**Extract:**
Echidna is a genus of moray eels in the family Muraenidae.

Description
Echidna species lack canine teeth.

Diet
They generally eat crustaceans.

Species
, FishBase and WoRMS recognize the following eleven species in Echidna:

 Echidna amblyodon (Bleeker, 1856) (Sulawesi moray)
 Echidna catenata (Bloch, 1795) (chain moray)
 Echidna delicatula (Kaup, 1856) (mottled moray)
 Echidna leucotaenia L. P. Schultz, 1943 (whiteface moray)
 Echidna nebulosa (J. N. Ahl, 1789) (snowflake moray)
 Echidna nocturna (Cope, 1872) (freckled moray)
 Echidna peli (Kaup, 1856) (pebbletooth moray)
 Echidna polyzona (J. Richardson, 1845) (barred moray)
 Echidna rhodochilus Bleeker, 1863 (pink-lipped moray eel)
 Echidna unicolor L. P. Schultz, 1953 (unicolor moray)
 Echidna xanthospilos (Bleeker, 1859) (New Guinea moray)

In addition to the species listed above, the zebra moray (Gymnomuraena zebra) has sometimes been included in Echidna.

**Data shown:**
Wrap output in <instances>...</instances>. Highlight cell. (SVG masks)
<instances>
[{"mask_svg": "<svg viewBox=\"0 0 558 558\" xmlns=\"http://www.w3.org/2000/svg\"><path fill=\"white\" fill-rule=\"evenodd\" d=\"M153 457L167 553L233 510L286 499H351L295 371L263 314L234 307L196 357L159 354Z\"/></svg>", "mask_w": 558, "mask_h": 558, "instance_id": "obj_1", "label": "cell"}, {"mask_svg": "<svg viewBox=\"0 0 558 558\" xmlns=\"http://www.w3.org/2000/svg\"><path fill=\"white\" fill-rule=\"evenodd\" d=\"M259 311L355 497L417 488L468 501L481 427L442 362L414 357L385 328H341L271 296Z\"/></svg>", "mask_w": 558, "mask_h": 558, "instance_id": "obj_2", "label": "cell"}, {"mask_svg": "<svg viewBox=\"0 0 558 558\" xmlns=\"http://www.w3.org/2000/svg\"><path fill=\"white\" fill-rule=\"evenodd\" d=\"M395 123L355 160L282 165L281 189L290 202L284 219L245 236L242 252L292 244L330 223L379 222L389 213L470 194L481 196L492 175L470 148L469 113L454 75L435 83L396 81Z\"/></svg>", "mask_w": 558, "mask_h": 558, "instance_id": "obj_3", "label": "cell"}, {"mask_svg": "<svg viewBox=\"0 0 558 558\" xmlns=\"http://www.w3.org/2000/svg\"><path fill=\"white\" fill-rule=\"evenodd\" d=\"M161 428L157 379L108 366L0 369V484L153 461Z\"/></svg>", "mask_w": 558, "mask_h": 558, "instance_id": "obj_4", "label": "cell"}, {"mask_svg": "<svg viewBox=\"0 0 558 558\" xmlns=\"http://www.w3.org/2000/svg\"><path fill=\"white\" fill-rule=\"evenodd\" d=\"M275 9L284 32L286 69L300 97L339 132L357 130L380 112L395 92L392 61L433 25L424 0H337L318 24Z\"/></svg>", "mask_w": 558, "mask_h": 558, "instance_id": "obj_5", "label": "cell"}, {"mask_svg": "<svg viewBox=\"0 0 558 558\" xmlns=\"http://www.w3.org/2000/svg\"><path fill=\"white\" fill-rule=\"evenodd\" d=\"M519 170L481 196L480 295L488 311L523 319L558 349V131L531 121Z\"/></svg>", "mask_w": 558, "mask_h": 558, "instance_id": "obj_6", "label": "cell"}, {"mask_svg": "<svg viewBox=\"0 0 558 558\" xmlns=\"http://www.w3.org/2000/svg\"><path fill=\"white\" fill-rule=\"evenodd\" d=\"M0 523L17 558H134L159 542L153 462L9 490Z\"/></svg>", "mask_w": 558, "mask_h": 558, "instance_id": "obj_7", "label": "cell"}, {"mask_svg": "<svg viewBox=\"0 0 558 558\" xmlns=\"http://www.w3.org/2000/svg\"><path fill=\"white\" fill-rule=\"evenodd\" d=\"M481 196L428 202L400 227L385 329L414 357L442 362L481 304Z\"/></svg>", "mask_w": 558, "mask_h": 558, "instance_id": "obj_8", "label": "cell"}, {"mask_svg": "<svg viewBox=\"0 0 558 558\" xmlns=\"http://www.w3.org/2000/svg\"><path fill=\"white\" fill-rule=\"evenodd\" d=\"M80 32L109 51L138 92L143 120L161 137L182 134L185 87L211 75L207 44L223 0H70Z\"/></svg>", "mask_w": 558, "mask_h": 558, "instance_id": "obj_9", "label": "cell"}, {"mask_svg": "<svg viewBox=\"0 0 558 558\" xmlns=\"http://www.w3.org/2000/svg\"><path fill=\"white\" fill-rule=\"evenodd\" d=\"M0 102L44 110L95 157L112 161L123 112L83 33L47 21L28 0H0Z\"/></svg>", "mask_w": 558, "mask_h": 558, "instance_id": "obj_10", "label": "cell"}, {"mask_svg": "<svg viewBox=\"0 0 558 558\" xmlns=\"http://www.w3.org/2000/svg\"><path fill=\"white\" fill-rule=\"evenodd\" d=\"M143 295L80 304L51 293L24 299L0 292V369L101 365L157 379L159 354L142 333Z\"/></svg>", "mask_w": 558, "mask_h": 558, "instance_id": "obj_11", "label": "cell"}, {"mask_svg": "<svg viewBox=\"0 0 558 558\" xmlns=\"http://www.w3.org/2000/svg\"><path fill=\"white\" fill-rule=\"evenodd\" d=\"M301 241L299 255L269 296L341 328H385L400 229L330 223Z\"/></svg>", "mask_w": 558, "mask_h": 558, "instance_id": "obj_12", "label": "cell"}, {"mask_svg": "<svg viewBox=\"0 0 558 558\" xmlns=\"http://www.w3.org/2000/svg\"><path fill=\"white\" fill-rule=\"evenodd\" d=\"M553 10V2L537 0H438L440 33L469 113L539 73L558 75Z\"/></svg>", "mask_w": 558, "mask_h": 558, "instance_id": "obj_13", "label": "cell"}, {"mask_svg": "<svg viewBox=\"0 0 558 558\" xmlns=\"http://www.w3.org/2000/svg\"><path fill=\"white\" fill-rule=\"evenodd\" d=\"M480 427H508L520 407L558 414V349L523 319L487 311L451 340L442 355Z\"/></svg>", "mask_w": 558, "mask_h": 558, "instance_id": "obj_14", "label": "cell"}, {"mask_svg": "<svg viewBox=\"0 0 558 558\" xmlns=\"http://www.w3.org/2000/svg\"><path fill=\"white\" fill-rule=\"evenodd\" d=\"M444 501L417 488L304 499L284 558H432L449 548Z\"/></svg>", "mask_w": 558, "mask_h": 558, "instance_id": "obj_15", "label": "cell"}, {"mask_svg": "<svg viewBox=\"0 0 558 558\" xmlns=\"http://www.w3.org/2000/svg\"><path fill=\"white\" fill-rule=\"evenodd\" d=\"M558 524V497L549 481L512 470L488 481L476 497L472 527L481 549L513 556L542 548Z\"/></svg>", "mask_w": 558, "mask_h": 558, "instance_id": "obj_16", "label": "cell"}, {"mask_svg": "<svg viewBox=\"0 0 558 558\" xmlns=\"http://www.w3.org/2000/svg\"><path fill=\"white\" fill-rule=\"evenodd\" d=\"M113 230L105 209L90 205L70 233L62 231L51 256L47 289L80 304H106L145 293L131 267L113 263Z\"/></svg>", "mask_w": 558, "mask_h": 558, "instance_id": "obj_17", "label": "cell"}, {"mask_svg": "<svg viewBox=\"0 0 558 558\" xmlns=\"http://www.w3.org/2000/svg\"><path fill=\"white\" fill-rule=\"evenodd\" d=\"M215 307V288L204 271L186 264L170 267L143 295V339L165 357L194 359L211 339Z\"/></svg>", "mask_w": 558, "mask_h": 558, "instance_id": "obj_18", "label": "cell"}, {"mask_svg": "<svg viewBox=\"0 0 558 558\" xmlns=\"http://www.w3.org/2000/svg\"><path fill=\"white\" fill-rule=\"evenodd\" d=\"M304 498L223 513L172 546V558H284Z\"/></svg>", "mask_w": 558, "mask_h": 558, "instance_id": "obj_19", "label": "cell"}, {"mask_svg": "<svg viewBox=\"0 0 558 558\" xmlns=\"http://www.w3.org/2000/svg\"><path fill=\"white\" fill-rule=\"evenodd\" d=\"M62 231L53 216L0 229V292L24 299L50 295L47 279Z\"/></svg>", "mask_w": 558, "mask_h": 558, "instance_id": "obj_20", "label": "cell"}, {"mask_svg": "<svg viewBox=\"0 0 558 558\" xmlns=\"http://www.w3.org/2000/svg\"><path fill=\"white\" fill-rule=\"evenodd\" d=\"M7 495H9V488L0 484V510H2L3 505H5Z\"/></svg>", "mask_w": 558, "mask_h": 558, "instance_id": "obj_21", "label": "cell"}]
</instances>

**Activities:**
**A)** Answer from the Echidna text:
(i) What kind of teeth do Echidna species lack?
(ii) What do they generally eat?
(iii) What is the common name given for Echidna nebulosa?
**B)** Sum up the Echidna text in two sentences.

**Answers to the exercise:**
**A)**
(i) Canine teeth.
(ii) Crustaceans.
(iii) Snowflake moray.

**B)** Echidna is a genus of moray eels in the family Muraenidae whose species lack canine teeth and generally eat crustaceans. FishBase and WoRMS recognize eleven species in the genus, and the zebra moray (Gymnomuraena zebra) has sometimes been included in it as well.